Text for analysis:

Thursday, October 27, 2016

Rabbi Schwartz's Sermon for Kol Nidre 5777


XENOPHOBIA

EREV YOM KIPPUR 5777

RABBI BARRY L. SCHWARTZ


Let’s face it—the High Holy Days are when we are supposed to talk about what we don’t want to talk about.

It’s when we are supposed to confess our sins. No, that is not a Christian thing. It’s a Jewish thing. We were doing so a thousand years before Christianity was born. We no longer sacrifice goats. We use our words. Like our mothers taught us: Use your words. In the synagogue we use a lot of words. We confess ritualistically, through prayer.

One of those prayers, which we will recite on Yom Kippur, is called Ashamnu. You may have said it many times over the years without realizing that it goes in alphabetical order. The first letter of every sin goes straight through the aleph-bet from aleph to tav. The translators of the Reform prayer book wanted to replicate that in English. They got all the way to X and then said, "What sin begins with X?"

Well, it turns out that some smart guy realized that there is a very real, very significant sin that starts with X. It’s not a word you hear that often, unless you are preparing for the SATs or for a championship Scrabble tournament. But it’s a word we should all know. It’s a problem that we are all dealing with. It’s so important that I am devoting a whole sermon to it. The word is xenophobia. It means fear or hatred of the foreigner or stranger.

We live in xenophobic times. Yes, I know that immigration has been an issue throughout American history, and world history, but I do not recall it ever being more so in my lifetime than now.

Can we deny that it is a huge factor in our current presidential election? Can we deny that it is a huge factor in Brexit
the UK’s momentous decision to leave the European Union?

Can we deny that it is a huge factor in the global rise of right-wing, so called populist movements in Greece, Hungary, Austria, France, Russia… and even Israel?

The call to halt migrations
the call to build walls the call to ban Muslims… are birthed by real issues… but the radical solutions are driven by a phobiaan unreasonable fear or hatredthat clouds our mind and distorts our judgment.

Our history and our heritage have a lot to say about this. That is what I want to talk about this evening. At another time we might examine the economic and political factors responsible for the rise of xenophobia. But today I want to convey how strongly Judaism and the Jewish experience abhor xenophobia. How it contradicts the loftiest moral impulses of the Judeo-Christian heritage. How ultimately we are taught not to hate the stranger, but to love him.

Our Torah commences with the extraordinary declaration that the human being is created in the image of God.

Our Torah commands that we are to pursue holiness and that the highest expression of that holiness is to "love your neighbor as yourself."

Our Torah teaches, and this refrain repeats itself over and over again, "love the stranger, for you were strangers in the land of Egypt."

That is the classic statement of Jewish empathy. "For you were strangers." You have been there. You know what it is like. You were oppressed. You were outcasts. You know the heart of shunned and the exploited. You can more than sympathize; you can empathize because you lived through it.

I was in Egypt? I was at Sinai? How so? It’s called "corporate memory." We are part of a people that remember everything, that never forgets. As one of the people, as a member of the tribe, we are a part of that collective experience.

Information shown:

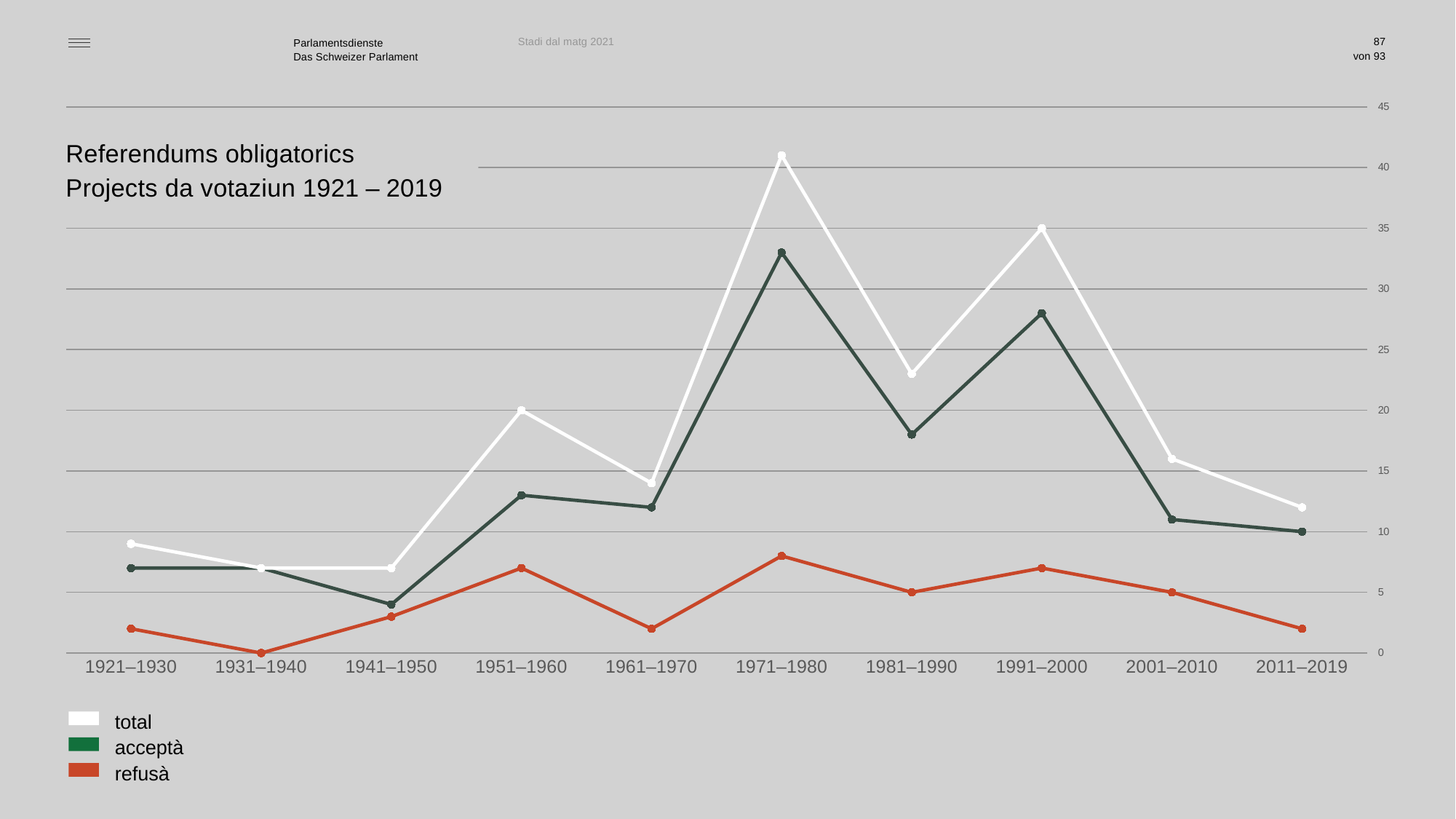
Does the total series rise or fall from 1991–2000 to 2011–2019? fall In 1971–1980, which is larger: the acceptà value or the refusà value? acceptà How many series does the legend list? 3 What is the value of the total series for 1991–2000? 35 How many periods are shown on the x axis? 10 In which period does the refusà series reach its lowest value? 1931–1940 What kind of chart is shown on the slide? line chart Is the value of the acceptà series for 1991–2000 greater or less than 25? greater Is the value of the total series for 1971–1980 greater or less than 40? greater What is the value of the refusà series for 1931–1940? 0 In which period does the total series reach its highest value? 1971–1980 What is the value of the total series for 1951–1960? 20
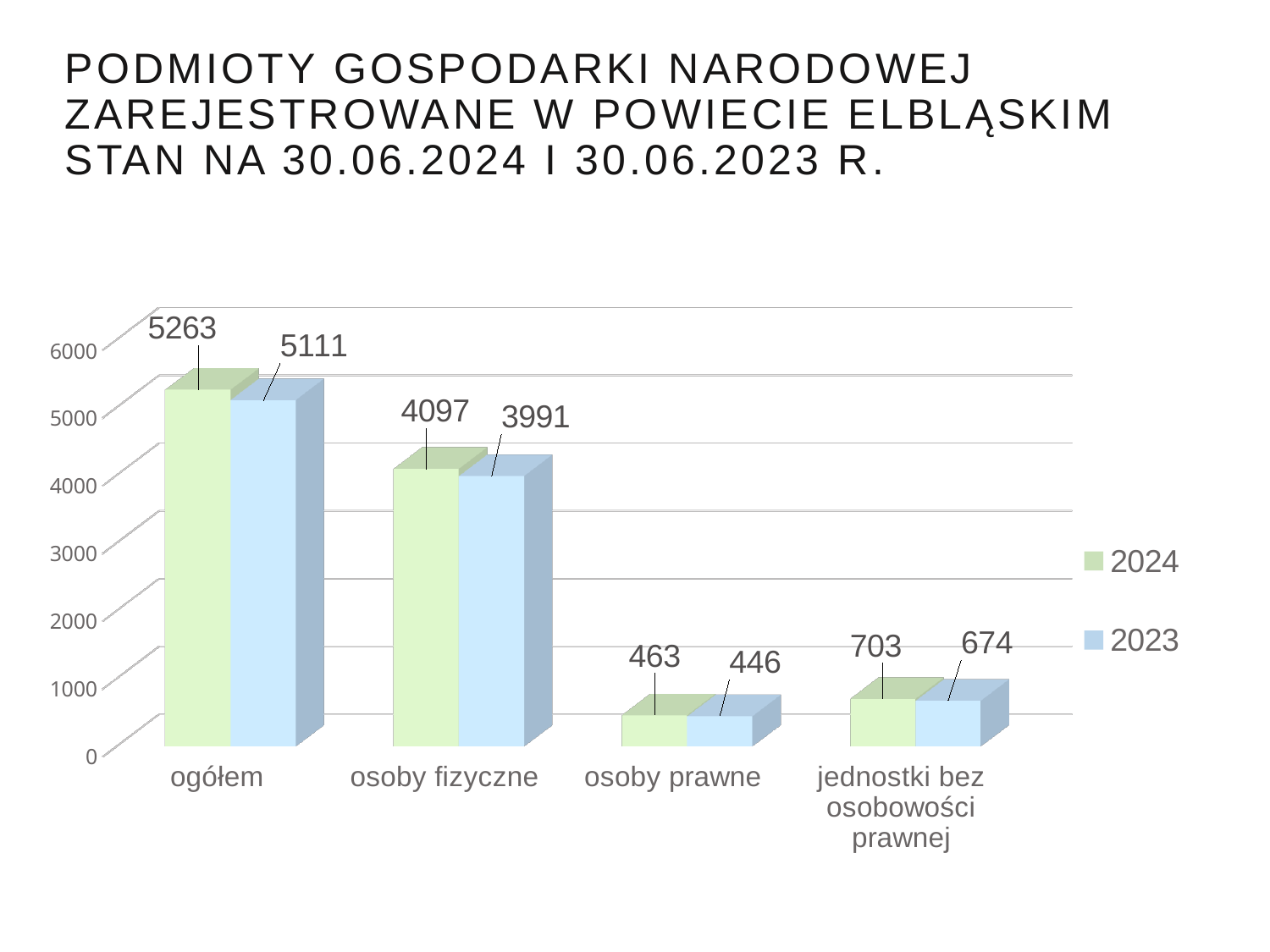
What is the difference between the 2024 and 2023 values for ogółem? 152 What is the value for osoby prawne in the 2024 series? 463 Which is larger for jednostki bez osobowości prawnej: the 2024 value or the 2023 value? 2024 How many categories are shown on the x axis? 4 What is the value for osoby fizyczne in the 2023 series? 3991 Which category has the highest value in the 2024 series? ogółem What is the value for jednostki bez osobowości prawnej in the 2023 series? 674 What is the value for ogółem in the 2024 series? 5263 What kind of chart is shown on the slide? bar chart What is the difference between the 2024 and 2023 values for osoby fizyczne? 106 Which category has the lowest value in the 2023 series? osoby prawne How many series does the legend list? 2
* * *
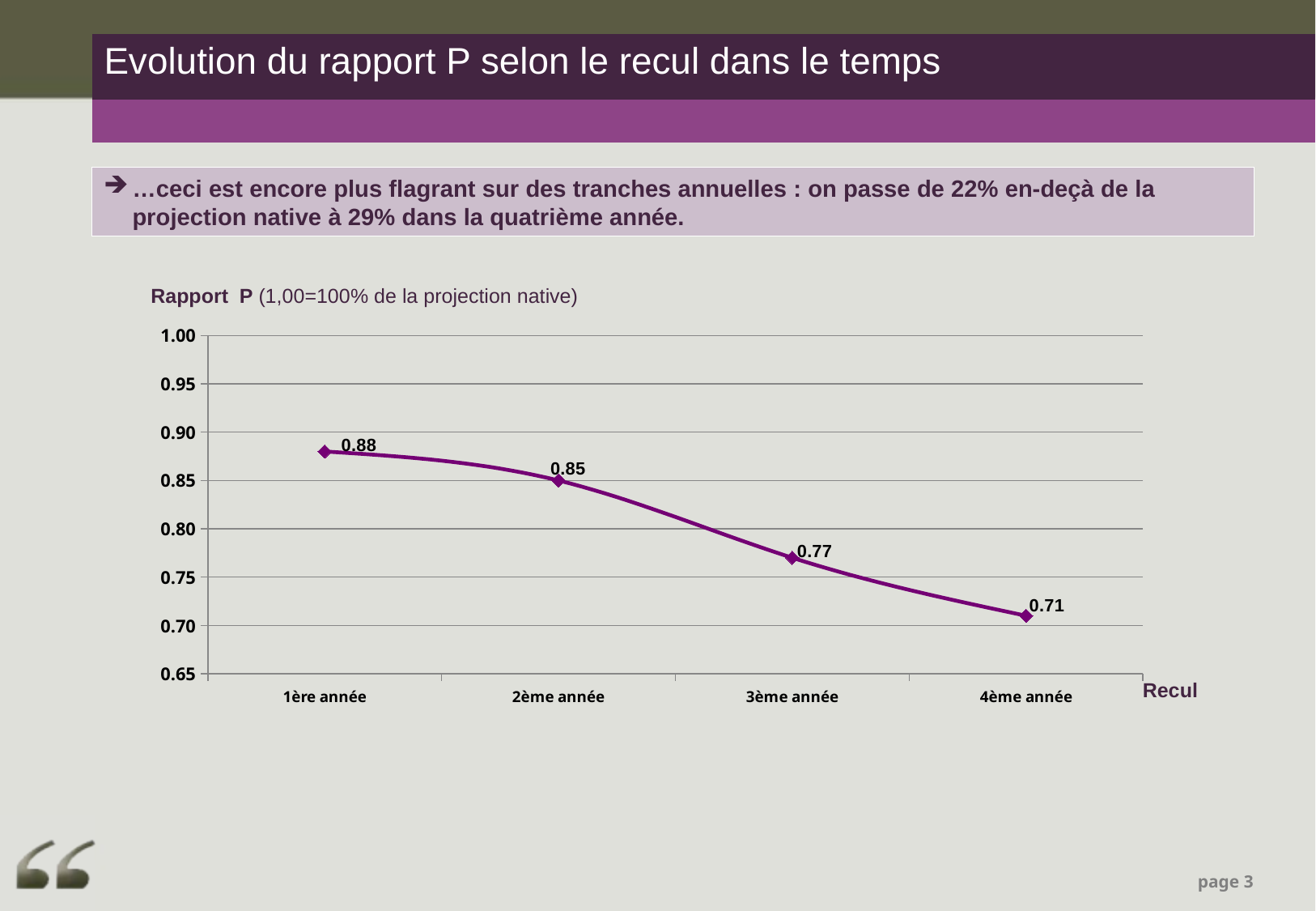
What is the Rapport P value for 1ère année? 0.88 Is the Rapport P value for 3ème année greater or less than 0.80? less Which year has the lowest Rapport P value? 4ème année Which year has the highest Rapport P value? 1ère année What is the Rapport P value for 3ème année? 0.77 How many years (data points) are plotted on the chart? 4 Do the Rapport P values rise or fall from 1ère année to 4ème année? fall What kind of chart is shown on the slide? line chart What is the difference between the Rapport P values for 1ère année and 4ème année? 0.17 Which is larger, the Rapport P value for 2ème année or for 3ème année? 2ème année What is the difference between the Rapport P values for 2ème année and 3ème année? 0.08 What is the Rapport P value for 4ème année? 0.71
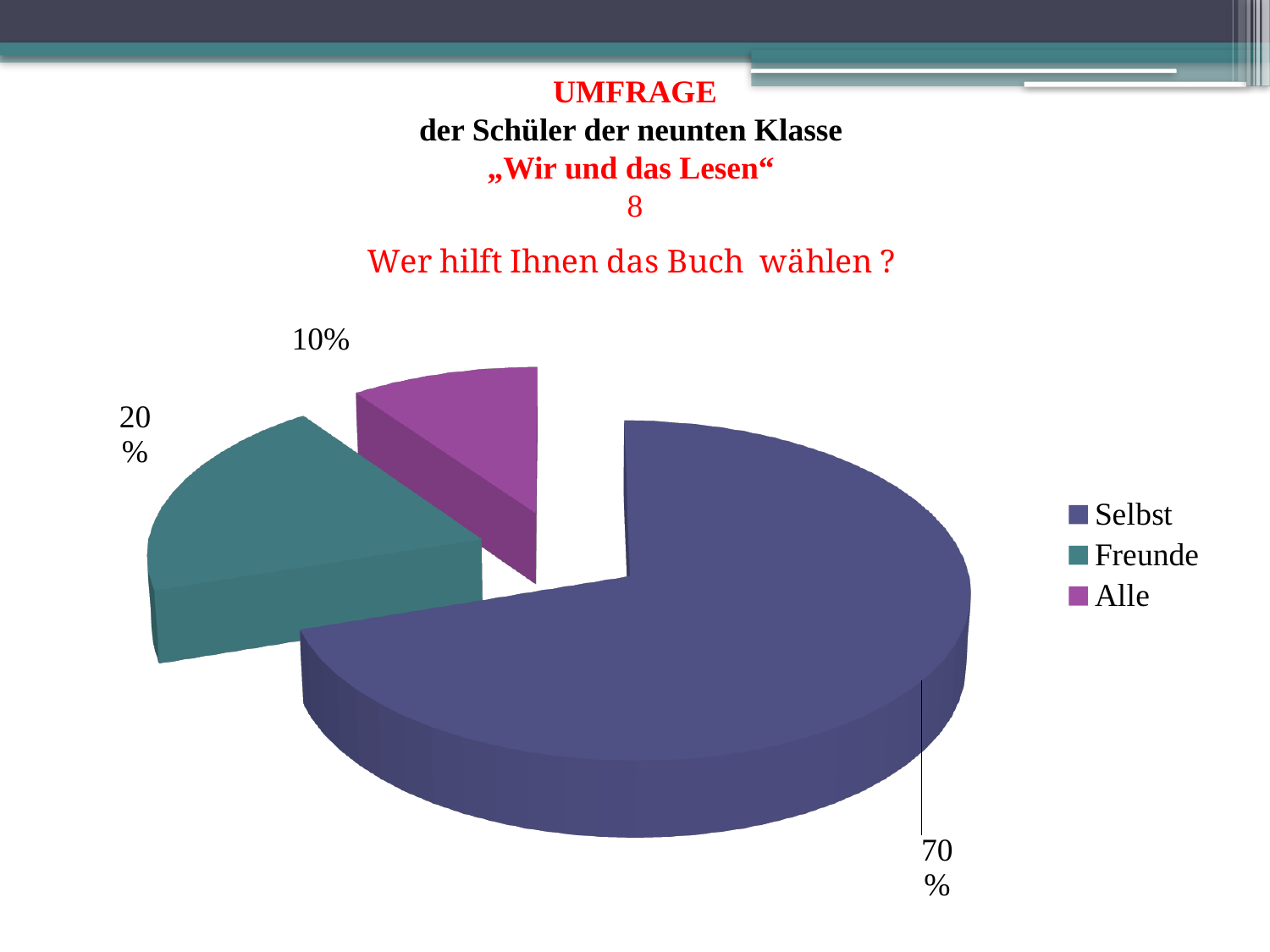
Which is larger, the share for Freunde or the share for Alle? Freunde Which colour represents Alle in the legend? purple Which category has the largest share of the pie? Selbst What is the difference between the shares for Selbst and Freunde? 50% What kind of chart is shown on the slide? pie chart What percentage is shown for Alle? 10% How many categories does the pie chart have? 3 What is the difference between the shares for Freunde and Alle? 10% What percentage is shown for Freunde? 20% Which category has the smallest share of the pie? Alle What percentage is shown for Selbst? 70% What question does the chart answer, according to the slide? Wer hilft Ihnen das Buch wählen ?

Your objective: Continue the Kol Nidre sermon on xenophobia above, picking up right after its last sentence.

Response to the exercise:
The whole point of the Passover Seder, arguably Judaism’s most important ritual, is to reenact the experience of liberation from slavery. And what is the single most important line of the Haggadah? B’cal dor hayav adam lirot et atmo k’ilu hu yatza m’mitzrayim. "In every generation each person must see himself as if he went out from Egypt."

K’ilu. As if. Use your imagination, your moral imagination. Put yourself in your ancestors' shoes. Don’t forget your roots, your origins, where you came from, what you went through. It explains what you are made of. It explains who you are.

In the Book of Exodus, Moses, speaking for God, says: “You shall not oppress a stranger," v’atem yadatem et nefesh hager, for you know the nefesh, the soul, the deepest feelings, of the stranger, "having been strangers yourselves in the land of Egypt" (23:9).

Again, in Leviticus: "When a stranger resides with you in your land, you shall not wrong him. The stranger who resides with you shall be to you as one of your citizens; you shall love him as yourself, for you were strangers in the land of Egypt" (19:33).

Again, in Deuteronomy: "For the Lord your God… upholds the cause of the orphan and the widow, and befriends the stranger… You too must befriend the stranger, for you were strangers in the land of Egypt" (10:17-19).

Who are the strangers? They are the powerless. They are the poor. They are the marginalized. They are the immigrant. And they are the precisely the people we are commanded to help.

This summer I read a new book called The Geography of Genius by Eric Weiner. The author explores why certain times and places give rise to revolutionary creativity. One of the places he chronicles is turn-of-the century Vienna, and its greatest genius, Sigmund Freud. Weiner writes, "As an immigrant, Freud was well positioned for greatness. A disproportionately large number of geniuses were geographically displaced, voluntarily or otherwise. One survey of 20th century geniuses found that 1/5th were first or second generation immigrants."

"That dynamic holds true today,"he continues. "Foreign born immigrants account for only 13% of the US population but have nearly a third of all US patents granted. They are 25% of all US Nobel laureates."




. . .            . . .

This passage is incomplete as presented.